>> START RECORDED DATA

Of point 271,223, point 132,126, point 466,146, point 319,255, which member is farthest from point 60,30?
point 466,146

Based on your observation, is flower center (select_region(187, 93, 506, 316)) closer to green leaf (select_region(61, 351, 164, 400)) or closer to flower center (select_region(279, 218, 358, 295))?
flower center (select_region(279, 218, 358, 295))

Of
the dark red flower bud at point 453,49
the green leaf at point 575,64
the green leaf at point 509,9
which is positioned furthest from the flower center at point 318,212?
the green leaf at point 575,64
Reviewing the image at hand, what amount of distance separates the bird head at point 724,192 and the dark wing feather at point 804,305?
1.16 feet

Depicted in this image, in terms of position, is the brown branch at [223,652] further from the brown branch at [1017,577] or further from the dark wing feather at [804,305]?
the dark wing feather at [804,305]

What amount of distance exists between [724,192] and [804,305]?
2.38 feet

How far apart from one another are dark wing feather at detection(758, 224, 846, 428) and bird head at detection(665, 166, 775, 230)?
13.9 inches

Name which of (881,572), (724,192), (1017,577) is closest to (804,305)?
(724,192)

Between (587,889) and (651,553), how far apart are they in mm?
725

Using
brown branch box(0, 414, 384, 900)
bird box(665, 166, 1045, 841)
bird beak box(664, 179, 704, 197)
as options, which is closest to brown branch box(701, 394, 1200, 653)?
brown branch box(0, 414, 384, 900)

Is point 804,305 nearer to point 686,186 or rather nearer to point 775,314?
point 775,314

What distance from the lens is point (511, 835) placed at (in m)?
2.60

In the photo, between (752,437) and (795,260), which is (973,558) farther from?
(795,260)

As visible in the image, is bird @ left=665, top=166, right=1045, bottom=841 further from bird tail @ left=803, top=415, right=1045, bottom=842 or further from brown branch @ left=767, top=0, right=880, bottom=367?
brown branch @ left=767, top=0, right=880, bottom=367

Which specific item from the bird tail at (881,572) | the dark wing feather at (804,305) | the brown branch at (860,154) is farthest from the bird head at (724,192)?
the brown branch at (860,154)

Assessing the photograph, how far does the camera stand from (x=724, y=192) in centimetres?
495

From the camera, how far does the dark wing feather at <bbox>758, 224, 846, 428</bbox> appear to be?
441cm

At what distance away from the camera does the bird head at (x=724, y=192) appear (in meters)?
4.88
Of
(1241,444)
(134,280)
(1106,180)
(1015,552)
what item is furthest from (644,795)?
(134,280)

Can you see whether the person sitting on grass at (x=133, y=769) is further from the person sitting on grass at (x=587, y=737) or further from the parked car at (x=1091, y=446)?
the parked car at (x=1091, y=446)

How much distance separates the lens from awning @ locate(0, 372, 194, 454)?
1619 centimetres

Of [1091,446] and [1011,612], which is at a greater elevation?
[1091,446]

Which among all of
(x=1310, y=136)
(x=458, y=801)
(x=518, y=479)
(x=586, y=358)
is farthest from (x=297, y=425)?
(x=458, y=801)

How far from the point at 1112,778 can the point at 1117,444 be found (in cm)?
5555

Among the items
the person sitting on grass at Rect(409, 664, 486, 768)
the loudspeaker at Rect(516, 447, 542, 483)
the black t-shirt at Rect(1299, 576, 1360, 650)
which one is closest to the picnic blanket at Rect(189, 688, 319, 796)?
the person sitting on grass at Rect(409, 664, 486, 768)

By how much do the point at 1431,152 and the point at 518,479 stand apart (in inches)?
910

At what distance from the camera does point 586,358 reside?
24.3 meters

>> END RECORDED DATA

*EXERCISE*: Reproduce all of the records above, replacing "picnic blanket" with "picnic rug" and leaving everything else unchanged.

*REPLY*:
Of point 271,223, point 132,126, point 466,146, point 319,255, which member is farthest from point 60,30?
point 466,146

Based on your observation, is flower center (select_region(187, 93, 506, 316)) closer to green leaf (select_region(61, 351, 164, 400)) or closer to flower center (select_region(279, 218, 358, 295))?
flower center (select_region(279, 218, 358, 295))

Of
the dark red flower bud at point 453,49
the green leaf at point 575,64
the green leaf at point 509,9
which is positioned furthest from the flower center at point 318,212?
the green leaf at point 575,64
Reviewing the image at hand, what amount of distance separates the bird head at point 724,192 and the dark wing feather at point 804,305?
1.16 feet

Depicted in this image, in terms of position, is the brown branch at [223,652] further from the brown branch at [1017,577] or further from the dark wing feather at [804,305]?
the dark wing feather at [804,305]

What amount of distance exists between [724,192] and [804,305]?
2.38 feet

How far apart from one another are dark wing feather at detection(758, 224, 846, 428) and bird head at detection(665, 166, 775, 230)?
13.9 inches

Name which of (881,572), (724,192), (1017,577) is closest to (804,305)?
(724,192)

Between (587,889) and (651,553), how far apart are they in mm?
725

Using
brown branch box(0, 414, 384, 900)
bird box(665, 166, 1045, 841)
bird beak box(664, 179, 704, 197)
as options, which is closest to brown branch box(701, 394, 1200, 653)?
brown branch box(0, 414, 384, 900)

Is point 804,305 nearer to point 686,186 or rather nearer to point 775,314?
point 775,314

What distance from the lens is point (511, 835) placed at (in m)?
2.60

In the photo, between (752,437) and (795,260), which is (973,558) farther from?
(795,260)

As visible in the image, is bird @ left=665, top=166, right=1045, bottom=841 further from bird tail @ left=803, top=415, right=1045, bottom=842 or further from brown branch @ left=767, top=0, right=880, bottom=367?
brown branch @ left=767, top=0, right=880, bottom=367

Which specific item from the bird tail at (881,572) | the dark wing feather at (804,305) | the brown branch at (860,154) is farthest from the bird head at (724,192)?
the brown branch at (860,154)

Assessing the photograph, how far does the camera stand from (x=724, y=192) in centimetres?
495

From the camera, how far does the dark wing feather at <bbox>758, 224, 846, 428</bbox> appear to be?
441cm

At what distance away from the camera does the bird head at (x=724, y=192) appear (in meters)?
4.88
Of
(1241,444)
(134,280)
(1106,180)
(1015,552)
what item is furthest from (644,795)?
(134,280)

Can you see whether the person sitting on grass at (x=133, y=769) is further from the person sitting on grass at (x=587, y=737) or further from the parked car at (x=1091, y=446)?
the parked car at (x=1091, y=446)

How much distance separates the lens from awning @ locate(0, 372, 194, 454)?
1619 centimetres

Of [1091,446] and [1011,612], which is at a greater elevation?
[1091,446]

Which among all of
(x=1310, y=136)
(x=458, y=801)
(x=518, y=479)
(x=586, y=358)
is farthest from (x=297, y=425)?
(x=458, y=801)

How far from the point at 1112,778 can the point at 1117,444 be found (in cm)?
5555

Among the items
the person sitting on grass at Rect(409, 664, 486, 768)
the loudspeaker at Rect(516, 447, 542, 483)
the black t-shirt at Rect(1299, 576, 1360, 650)
which one is closest to the picnic rug at Rect(189, 688, 319, 796)?
the person sitting on grass at Rect(409, 664, 486, 768)

By how much do the point at 1431,152 and the point at 518,479 stand apart (in inches)?
910

At what distance from the camera does point 586,358 reside?
24.3 meters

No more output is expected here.